Tasks for this exercise:
1. Restate the startup article between "Uber is also" and "their revenue streams.", inclusive, with "driverless cars" changed to "self-driving cars".
2. Answer these questions about the startup article.
(a) What is Uber making a large investment in?
(b) In what city did the writer take coffee meetings to build a network?
(c) According to Sanjeev's quote, what should you never be?

Text section:
______________________________

Uber is also making a large investment in driverless cars which is a recognition that their current system of on-demand employees, will soon be a thing of the past. They are making investments even though they know it will eventually cannibalize their primary revenue stream.

Just because you’re making money now, doesn’t mean the money will always be there. Startups have an opportunity to disrupt larger companies who aren’t taking risks with their revenue streams.

3. Provide value to the community

When I took coffee meetings to build my network in Chicago, the first thing I noticed is that there were a lot of representatives from bigger companies who were interested in what’s happening in the community. If you’re an entrepreneur, use this chance to network with people that can give you insights from a different perspective and may even be a contact that can acquire your company in the future.

“I think there are some great companies working on some amazing things. I like to meet and advise founders who are building next-generation technology,” says Addala. Even if my company can’t utilize the tech, it is great to hear the perspective of founders and investors on how they see their companies changing the landscape and the world.”

Sanjeev closed our conversation with a great quote that resonated with me: “Never be comfortable. You should always be learning and looking for breakthrough ideas. Just because you’re on top, it doesn’t mean you’ll always be there. The entrepreneurs who focus on what technology can do for their community will always be ahead of the game. Help the community first and they’ll help you back.”

______________________________

Excerpted data:
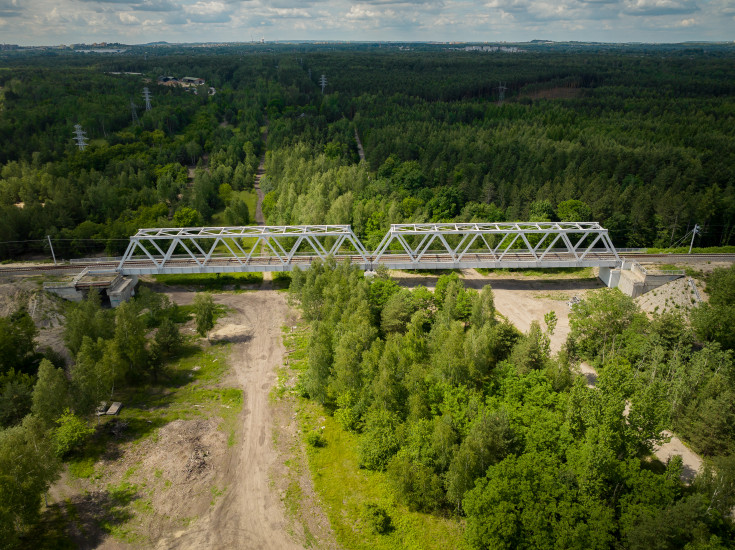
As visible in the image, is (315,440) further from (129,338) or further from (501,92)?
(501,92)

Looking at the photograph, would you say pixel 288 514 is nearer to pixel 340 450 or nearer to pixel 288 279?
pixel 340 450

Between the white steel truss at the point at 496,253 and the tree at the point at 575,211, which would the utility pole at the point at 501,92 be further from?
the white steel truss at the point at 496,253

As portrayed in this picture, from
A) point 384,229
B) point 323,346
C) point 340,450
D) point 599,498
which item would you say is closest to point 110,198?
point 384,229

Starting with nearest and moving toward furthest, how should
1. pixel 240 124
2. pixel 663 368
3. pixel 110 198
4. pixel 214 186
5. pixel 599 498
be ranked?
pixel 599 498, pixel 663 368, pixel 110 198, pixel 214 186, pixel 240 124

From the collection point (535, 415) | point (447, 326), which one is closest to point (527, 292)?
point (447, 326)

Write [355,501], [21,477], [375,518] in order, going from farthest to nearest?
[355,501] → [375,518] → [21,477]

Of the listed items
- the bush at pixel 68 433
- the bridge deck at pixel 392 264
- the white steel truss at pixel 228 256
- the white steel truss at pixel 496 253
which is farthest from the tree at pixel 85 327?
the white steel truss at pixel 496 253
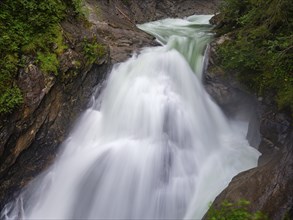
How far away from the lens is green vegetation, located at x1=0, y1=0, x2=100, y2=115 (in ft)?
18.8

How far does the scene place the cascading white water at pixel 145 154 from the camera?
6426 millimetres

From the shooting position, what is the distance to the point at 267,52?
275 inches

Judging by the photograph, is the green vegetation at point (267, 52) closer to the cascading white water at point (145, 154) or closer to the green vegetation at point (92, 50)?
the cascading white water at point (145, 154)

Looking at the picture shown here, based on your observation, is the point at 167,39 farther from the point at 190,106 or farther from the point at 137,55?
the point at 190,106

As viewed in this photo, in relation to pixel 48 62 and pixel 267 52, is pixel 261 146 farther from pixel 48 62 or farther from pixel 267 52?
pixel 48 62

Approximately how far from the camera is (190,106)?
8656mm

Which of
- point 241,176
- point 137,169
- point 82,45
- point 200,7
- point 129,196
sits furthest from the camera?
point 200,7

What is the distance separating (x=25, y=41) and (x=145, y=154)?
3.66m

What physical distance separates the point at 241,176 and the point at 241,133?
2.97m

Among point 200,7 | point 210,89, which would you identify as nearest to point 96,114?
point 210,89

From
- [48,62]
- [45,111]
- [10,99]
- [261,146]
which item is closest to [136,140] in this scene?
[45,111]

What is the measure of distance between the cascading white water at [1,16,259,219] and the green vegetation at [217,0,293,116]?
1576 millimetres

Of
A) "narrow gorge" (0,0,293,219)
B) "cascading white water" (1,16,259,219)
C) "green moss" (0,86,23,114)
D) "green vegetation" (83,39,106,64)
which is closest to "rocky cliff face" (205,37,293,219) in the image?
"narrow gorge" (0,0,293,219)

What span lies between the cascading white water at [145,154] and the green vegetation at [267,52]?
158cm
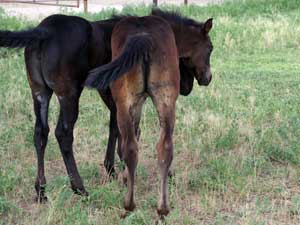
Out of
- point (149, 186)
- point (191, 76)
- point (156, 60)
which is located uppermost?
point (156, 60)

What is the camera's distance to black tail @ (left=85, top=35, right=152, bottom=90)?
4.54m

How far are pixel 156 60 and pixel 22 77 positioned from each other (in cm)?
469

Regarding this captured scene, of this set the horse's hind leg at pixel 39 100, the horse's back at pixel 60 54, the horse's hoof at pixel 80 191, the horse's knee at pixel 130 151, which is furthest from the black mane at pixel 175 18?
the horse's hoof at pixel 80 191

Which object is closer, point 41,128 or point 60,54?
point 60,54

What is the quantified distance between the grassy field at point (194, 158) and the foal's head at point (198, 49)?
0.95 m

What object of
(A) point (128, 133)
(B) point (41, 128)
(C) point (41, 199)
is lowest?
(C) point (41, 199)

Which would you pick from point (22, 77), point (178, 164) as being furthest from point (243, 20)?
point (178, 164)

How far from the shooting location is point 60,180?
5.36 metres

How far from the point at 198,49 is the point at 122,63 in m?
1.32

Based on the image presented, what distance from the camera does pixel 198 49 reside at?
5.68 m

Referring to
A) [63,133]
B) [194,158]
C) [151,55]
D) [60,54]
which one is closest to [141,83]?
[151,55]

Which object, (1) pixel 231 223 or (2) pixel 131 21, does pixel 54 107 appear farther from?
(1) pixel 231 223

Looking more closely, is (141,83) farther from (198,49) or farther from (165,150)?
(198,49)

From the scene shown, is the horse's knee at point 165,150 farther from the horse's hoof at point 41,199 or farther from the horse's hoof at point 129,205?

______________________________

Full answers:
1.
Uber is also making a large investment in self-driving cars which is a recognition that their current system of on-demand employees, will soon be a thing of the past. They are making investments even though they know it will eventually cannibalize their primary revenue stream.

Just because you’re making money now, doesn’t mean the money will always be there. Startups have an opportunity to disrupt larger companies who aren’t taking risks with their revenue streams.

2.
(a) Driverless cars.
(b) Chicago.
(c) Comfortable.